_EXERCISE PROMPT_
Please convert the rows into a JSON list of strings, one string per line, with blank lines left out. Begin at the line that contains "What length of" and stop after the line that contains "4.90 metres".

_Spatial questions based on scenes_
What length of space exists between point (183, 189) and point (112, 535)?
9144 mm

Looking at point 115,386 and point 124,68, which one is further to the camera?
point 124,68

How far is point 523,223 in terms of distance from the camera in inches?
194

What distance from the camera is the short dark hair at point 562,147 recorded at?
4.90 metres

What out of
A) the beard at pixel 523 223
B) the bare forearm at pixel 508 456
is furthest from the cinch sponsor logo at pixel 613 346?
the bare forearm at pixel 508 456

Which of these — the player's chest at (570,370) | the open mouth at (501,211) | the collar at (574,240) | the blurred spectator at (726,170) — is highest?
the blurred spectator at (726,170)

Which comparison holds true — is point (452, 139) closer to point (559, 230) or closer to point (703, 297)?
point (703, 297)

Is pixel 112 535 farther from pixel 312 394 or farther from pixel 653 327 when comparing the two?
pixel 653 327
--
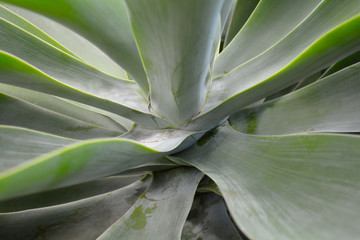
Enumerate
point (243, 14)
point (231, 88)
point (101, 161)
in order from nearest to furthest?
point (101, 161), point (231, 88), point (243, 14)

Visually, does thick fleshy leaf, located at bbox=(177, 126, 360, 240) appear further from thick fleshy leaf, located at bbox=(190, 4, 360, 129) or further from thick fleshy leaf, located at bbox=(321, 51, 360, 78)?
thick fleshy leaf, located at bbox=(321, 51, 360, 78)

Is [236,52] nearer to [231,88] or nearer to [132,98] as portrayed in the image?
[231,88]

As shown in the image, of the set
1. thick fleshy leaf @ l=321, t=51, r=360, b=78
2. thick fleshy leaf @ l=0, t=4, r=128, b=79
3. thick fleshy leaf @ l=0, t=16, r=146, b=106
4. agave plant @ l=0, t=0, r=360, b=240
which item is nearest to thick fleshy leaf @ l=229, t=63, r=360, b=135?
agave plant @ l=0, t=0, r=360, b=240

_ANSWER TO THE PROBLEM_
[
  "What length of space exists between point (183, 189) and point (112, 535)?",
  "9144 mm",
  "Looking at point 115,386 and point 124,68, which one is further to the camera?",
  "point 124,68",
  "How far is point 523,223 in terms of distance from the camera in inches?",
  "194",
  "What distance from the camera is the short dark hair at point 562,147 recorded at?",
  "4.90 metres"
]